▸ Task to complete:
Convert the material below into a Markdown table with the columns Row and Line, giving each nonblank line its own numbered row. Leave out the pictures.

## Start Entries supplied

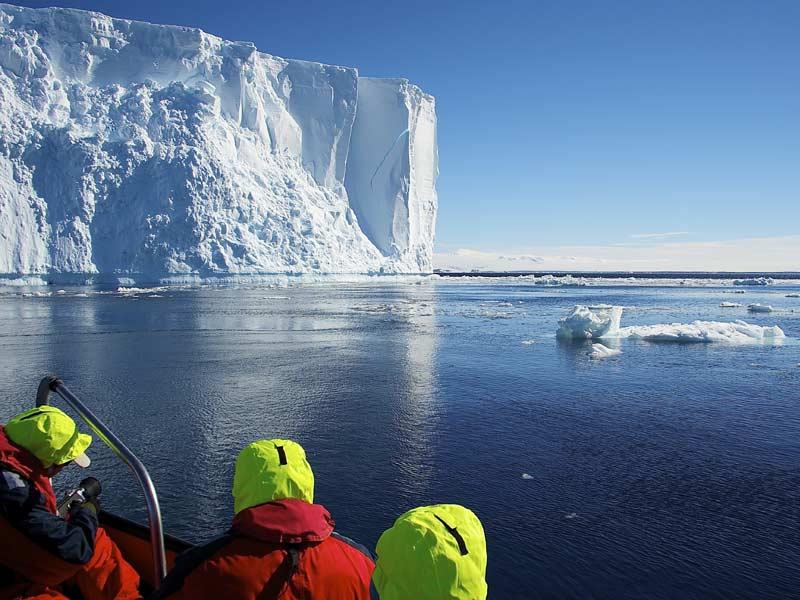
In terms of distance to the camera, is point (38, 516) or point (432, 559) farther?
point (38, 516)

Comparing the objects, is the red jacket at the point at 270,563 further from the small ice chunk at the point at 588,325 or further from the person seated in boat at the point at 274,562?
the small ice chunk at the point at 588,325

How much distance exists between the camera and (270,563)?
1.56 meters

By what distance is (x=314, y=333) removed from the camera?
688 inches

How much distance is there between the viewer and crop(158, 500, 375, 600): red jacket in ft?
5.08

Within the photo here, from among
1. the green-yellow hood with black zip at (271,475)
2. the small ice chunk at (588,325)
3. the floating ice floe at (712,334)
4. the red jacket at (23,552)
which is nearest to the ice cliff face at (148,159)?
the small ice chunk at (588,325)

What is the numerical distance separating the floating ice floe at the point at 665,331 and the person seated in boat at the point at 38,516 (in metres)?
15.0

## End Entries supplied

▸ Result for this task:
| Row | Line |
|---|---|
| 1 | In terms of distance to the camera, is point (38, 516) or point (432, 559) farther? |
| 2 | point (38, 516) |
| 3 | Comparing the objects, is the red jacket at the point at 270,563 further from the small ice chunk at the point at 588,325 or further from the person seated in boat at the point at 274,562? |
| 4 | the small ice chunk at the point at 588,325 |
| 5 | How much distance exists between the camera and (270,563)? |
| 6 | 1.56 meters |
| 7 | By what distance is (x=314, y=333) removed from the camera? |
| 8 | 688 inches |
| 9 | How much distance is there between the viewer and crop(158, 500, 375, 600): red jacket in ft? |
| 10 | 5.08 |
| 11 | Within the photo here, from among |
| 12 | 1. the green-yellow hood with black zip at (271,475) |
| 13 | 2. the small ice chunk at (588,325) |
| 14 | 3. the floating ice floe at (712,334) |
| 15 | 4. the red jacket at (23,552) |
| 16 | which is nearest to the ice cliff face at (148,159)? |
| 17 | the small ice chunk at (588,325) |
| 18 | What is the numerical distance separating the floating ice floe at the point at 665,331 and the person seated in boat at the point at 38,516 (in metres)? |
| 19 | 15.0 |